The MV Glory was 24 miles into its southward journey through the canal when it suffered a technical fault, according to the Suez Canal Authority (SCA).

According to reports, the breakdown was expected to only cause minor delays and regular passage through the canal was expected to resume after tug boats moved it to a repair area.

On December 25, the ship left Chornomorsk port in southwest Ukraine and was heading to China with 65,970 metric tonnes of corn, according to the Joint Coordination Centre, which is overseeing Ukrainian grain exports.

Ukraine says Russia is delaying grain ship inspections

On December 26, it was reported that Ukraine's Infrastructure Ministry said some of the ships that had set sail from Ukraine under the grain initiative had been stuck in Turkish waters awaiting inspection for over a month. Ukraine accused the Russian delegation of deliberately stalling the process.

In total, 99 vessels were waiting for inspection in the Bosphorus Strait, with 72 of them headed west to be loaded at ports and 27 already carrying Ukrainian agricultural products.

The Black Sea Grain Initiative, initially reached in July, created a protected sea transit corridor and was designed to alleviate global food shortages by allowing exports to resume from three ports in Ukraine: Chornomorsk, Odesa and Yuzhny/Pivdennyi.

The ships were to travel through the humanitarian corridor set up in the Black Sea and stop in Istanbul, where they are checked by inspectors from Russia, Ukraine, Türkiye and the UN before continuing to the final destination.

Grain scheme exposed in Ukraine

On January 9, Ukraine's SBU security service and Bureau of Economic Security (BEB), exposed a grain export scheme that has cost the country $142 million.

According to reports, more 10 high-ranking officials are involved in the scheme.

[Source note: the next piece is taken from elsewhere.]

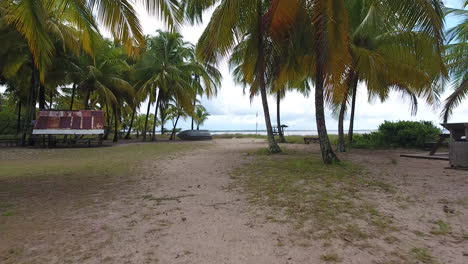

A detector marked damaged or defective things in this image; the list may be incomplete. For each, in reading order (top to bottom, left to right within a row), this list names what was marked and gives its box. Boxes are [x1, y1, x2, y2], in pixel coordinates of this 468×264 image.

rusty metal roof [33, 110, 105, 133]
red rusted sheet [33, 110, 105, 133]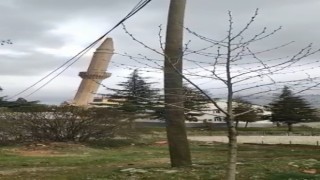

Among them are the deputy head of a department at the State Customs Service or DMSU, and senior officials of the Odesa Customs House. Together they developed a large-scale scheme for tax evasion in exports of Ukrainian grain.

According to law enforcement officers, more than 370 commercial structures were involved in the scheme. Through them, the suspects bought wheat in bulk from private farmers, agricultural enterprises and large agricultural holdings.

In order to muddle up trade chains and avoid mandatory payments to the budget, the “businessmen” transferred products from one bogus firm to another. Only after that did they sell grain to exporters for sale abroad.